What you will do » When the word "burst" shows up in a line of the data below, copy that whole line.

(Dataset entries)
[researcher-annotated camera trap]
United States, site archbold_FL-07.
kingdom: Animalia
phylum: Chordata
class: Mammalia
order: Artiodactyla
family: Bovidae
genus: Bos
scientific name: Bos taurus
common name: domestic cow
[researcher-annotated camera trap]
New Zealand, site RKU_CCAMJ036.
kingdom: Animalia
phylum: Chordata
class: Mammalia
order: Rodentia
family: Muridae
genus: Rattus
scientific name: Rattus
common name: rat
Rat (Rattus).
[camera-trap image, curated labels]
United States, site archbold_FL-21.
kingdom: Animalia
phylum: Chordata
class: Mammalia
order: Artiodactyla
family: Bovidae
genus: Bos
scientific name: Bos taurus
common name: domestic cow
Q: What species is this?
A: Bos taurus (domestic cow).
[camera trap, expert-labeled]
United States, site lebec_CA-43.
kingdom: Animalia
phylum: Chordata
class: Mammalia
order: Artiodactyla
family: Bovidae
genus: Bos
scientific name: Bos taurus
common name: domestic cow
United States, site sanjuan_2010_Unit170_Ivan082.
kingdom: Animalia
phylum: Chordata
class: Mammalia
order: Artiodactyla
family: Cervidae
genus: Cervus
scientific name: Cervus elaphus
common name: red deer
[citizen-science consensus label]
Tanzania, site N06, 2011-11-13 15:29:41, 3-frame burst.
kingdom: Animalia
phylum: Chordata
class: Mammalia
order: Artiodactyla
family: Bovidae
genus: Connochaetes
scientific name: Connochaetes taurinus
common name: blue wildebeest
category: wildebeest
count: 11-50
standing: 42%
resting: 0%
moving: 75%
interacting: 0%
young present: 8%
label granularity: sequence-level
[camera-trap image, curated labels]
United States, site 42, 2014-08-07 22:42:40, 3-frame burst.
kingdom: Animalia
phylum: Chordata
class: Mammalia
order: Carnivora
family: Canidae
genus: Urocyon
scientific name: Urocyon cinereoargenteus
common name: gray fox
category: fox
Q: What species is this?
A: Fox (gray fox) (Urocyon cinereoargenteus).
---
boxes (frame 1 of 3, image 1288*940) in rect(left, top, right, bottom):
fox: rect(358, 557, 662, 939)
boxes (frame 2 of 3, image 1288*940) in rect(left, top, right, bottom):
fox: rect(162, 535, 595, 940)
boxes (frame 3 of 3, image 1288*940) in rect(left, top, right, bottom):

Written reply »
Tanzania, site N06, 2011-11-13 15:29:41, 3-frame burst.
United States, site 42, 2014-08-07 22:42:40, 3-frame burst.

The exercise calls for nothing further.